Requirements for Getting Payday Loan
A payday loan can be applied online or offline. The requirements can be as follows:
- Age – The age of the borrower must be at least 18 years so they can sign the legally bound contract.
- Bank Account – Not all lenders emphasize having a bank account. Lenders ask for an account so they can transfer the funds electronically into the borrower’s account.
- Income Proof – The lender needs a letter from the employer as proof of job and salary. Some lenders may ask for a bank statement to see if the income is being transferred to the borrower’s account.
- Address Proof – Lenders require a home address, phone number, email ID, etc. They will use this address to contact buyers if any need arises. They can also ask for references.
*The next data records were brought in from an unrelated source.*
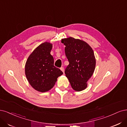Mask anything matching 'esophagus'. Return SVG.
Returning a JSON list of instances; mask_svg holds the SVG:
<instances>
[{
    "label": "esophagus",
    "instance_id": "obj_1",
    "mask_svg": "<svg viewBox=\"0 0 127 127\" xmlns=\"http://www.w3.org/2000/svg\"><path fill=\"white\" fill-rule=\"evenodd\" d=\"M60 69H61V70L64 73V68L63 67H61L60 68Z\"/></svg>",
    "mask_w": 127,
    "mask_h": 127
}]
</instances>
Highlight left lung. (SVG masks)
Here are the masks:
<instances>
[{"mask_svg":"<svg viewBox=\"0 0 127 127\" xmlns=\"http://www.w3.org/2000/svg\"><path fill=\"white\" fill-rule=\"evenodd\" d=\"M69 62L65 74L73 90L81 91L87 87V81L95 71L96 61L92 48L79 39L68 37L61 40Z\"/></svg>","mask_w":127,"mask_h":127,"instance_id":"obj_1","label":"left lung"}]
</instances>
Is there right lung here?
Listing matches in <instances>:
<instances>
[{"label":"right lung","mask_w":127,"mask_h":127,"mask_svg":"<svg viewBox=\"0 0 127 127\" xmlns=\"http://www.w3.org/2000/svg\"><path fill=\"white\" fill-rule=\"evenodd\" d=\"M52 44L45 42L36 47L29 56L25 64V75L31 85L36 90L46 92L54 87L58 77L63 72L54 65L51 55Z\"/></svg>","instance_id":"1"}]
</instances>
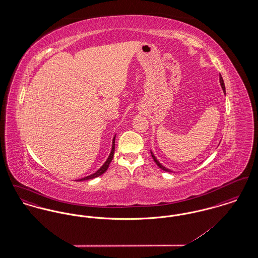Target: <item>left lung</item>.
Segmentation results:
<instances>
[{"label":"left lung","mask_w":258,"mask_h":258,"mask_svg":"<svg viewBox=\"0 0 258 258\" xmlns=\"http://www.w3.org/2000/svg\"><path fill=\"white\" fill-rule=\"evenodd\" d=\"M220 83H221V88H222V91H223V93H225V86H224V82H223V79H222V77H221V74H220ZM151 155H152V157H153V159L155 160V162L157 163V165L160 167V169H162L163 171L166 172H172L170 169H168V168H166V167H164L161 163H160L159 160H157V158L154 156V154H153V152L151 151Z\"/></svg>","instance_id":"left-lung-1"}]
</instances>
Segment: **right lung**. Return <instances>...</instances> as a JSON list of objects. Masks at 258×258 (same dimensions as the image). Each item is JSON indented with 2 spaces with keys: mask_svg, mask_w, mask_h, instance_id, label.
Masks as SVG:
<instances>
[{
  "mask_svg": "<svg viewBox=\"0 0 258 258\" xmlns=\"http://www.w3.org/2000/svg\"><path fill=\"white\" fill-rule=\"evenodd\" d=\"M115 137H116V135L113 137V140H112V148H111L110 154H109V156H108L106 161L102 164V166L98 169V171L95 172L94 174L89 175V176L84 177V178H82V179H79V180H77V181H86V180H90V179H94V178H96V177H98V176L102 175L104 172L107 170V168H108V166H109V164H110L111 160L113 159V156H114V151H115Z\"/></svg>",
  "mask_w": 258,
  "mask_h": 258,
  "instance_id": "1",
  "label": "right lung"
}]
</instances>
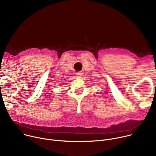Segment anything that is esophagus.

Different Fees in Payday Loans
The first fee is the application fee that a lender charges for applying for a loan. Some lenders may charge origination or administration fees to cover their administration expenses.
Then, there is a late fee that a borrower has to pay if they don’t make the payment on time.
There is a renewal fee if the borrower wishes to renew the loan.
How to Get Payday Loan
Many small merchants provide payday loans. They can be approached anytime, online or offline, and borrowers can get the loan with minimal formality. Approval is quick after filling out the forms. The only requirement is proof of income and/or a bank statement.
The lenders decide on the loan amount based on the borrower’s monthly income.
Some merchants can ask for borrowers’ bank account details, but it is not required. Not having a bank account can cost borrowers more fees or higher interest rates.
Is a Payday Loan Legal?
As of 2022, 16 states in the United States have banned payday loans due to their predatory practices. Many other states have toughened laws regarding payday loans, but still, lenders find ways to lend money to borrowers.
Pros of Payday Loans
- Simple application process
- Fast approval and quick fund transfer
- No or little focus on credit score
Cons of Payday Loans
- High interest rate
- Hidden fees
- Short repayment terms
- The loan amount depends on one’s salary
Summary
Payday loans are short-term loans of low amounts and don’t require a strong credit history or collateral. However, the lenders charge high interest rates and high fees for these conveniences.
Because these loans require high fees and interest rates, it is recommended to avoid a payday loan unless the buyer is sure they will repay it in one payment once they receive their salary, pension, or social security payment.